Learning Trio A for 6 things… really made us aware of just exactly how much skill was required to perform that work, not only the skills needed to learn and remember movement – working with your own body in a way that you do not in daily life! – but also how difficult it was to come to the piece without any formal training and to make those movements in and of themselves and then to connect them into the single phrase that Trio A is. It was in many respects the opposite of daily life and took a lot of practice, even if it has the look of something non-balletic.

For me Marriage… is an artwork that is manifested in a theatrical auditorium, positioned somewhere between Rainer and Pina Bausch, but it is also about the auditorium, about the idea of theatricality in a broad sense. The work itself is an exploration of the re-lationship between theatricality and performance, rather than a demonstration of a pre-existing position.’

Frédérique Bergholtz

The way you used light was rich in its simplicity. And when the light is off, your bodies keep moving in the space, which makes an intricate appeal to your senses as a beholder. What were your motivations behind this?

Ian White

‘We used the fluorescent strip work-lights in the auditorium for the majority of the piece because it felt like the most honest thing to do. It is a work about the theatre, or that shared space of the auditorium, rather than a work of theatre. It was important the audience were lit in the same way as the performance area. Of course there is also an allusion to the “everyday” you mention that characterizes early performance work – they are work lights that the audience is never meant to experience, but here they are key to the strange kind of visual pleasure evoked.
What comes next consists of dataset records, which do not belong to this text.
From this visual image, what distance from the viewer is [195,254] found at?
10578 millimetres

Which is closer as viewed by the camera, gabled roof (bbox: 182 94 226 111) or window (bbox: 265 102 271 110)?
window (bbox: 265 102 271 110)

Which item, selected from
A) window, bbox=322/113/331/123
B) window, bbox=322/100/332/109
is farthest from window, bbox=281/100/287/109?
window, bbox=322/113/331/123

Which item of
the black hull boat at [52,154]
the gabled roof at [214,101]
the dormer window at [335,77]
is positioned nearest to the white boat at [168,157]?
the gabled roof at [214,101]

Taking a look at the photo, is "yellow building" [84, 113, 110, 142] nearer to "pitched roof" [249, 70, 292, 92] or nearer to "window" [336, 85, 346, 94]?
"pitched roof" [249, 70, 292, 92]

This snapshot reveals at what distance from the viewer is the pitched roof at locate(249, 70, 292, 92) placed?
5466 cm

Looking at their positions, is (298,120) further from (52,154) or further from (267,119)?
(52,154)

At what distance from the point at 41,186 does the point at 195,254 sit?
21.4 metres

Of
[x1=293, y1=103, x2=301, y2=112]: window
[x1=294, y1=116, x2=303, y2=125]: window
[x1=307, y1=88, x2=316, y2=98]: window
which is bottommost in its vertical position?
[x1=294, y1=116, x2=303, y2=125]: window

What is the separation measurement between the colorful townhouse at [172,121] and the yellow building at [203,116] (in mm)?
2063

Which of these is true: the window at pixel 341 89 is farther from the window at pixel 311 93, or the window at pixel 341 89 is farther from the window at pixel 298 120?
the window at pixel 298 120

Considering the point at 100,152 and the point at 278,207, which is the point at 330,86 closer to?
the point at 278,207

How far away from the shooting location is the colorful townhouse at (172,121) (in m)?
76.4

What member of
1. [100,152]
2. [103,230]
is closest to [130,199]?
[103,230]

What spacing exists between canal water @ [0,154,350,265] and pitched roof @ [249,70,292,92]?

So the combination of quite luxurious costumes and the red curtain with this very Spartan lighting was intentional, and one of the other things that constructs a critical tension in the piece and in how it is read. The whole space is in darkness for the final section as a counterpoint – almost as if to ask a question about whether it is ever possible to not be an image in that context – and during this section we run, as fast as we can, across the stage for the duration of the same piece of music that you hear at the start. It is impossible for us to ever be able to know what it is that the audience sees during this section – no video or camera can really read anything because of the lack of light. Which is another counterpoint to the opening section, in which we very consciously make a picture for the audience to see and we know exactly what this is. It extends one of the central things we were exploring – a relationship between the still image/acting (death) and life.’

Jimmy Robert

‘Using Barthes’ quote, “It is not through painting that photography touches art but through theatre”, it felt necessary to underline what is seen and how. For us it was therefore important to dramatize or sometimes even flatten out the performance into a two dimensional image by using plain light. Or to just remove the light totally, and so highlighting the fact that there is a directorial intent on what you see as a spectator and how.’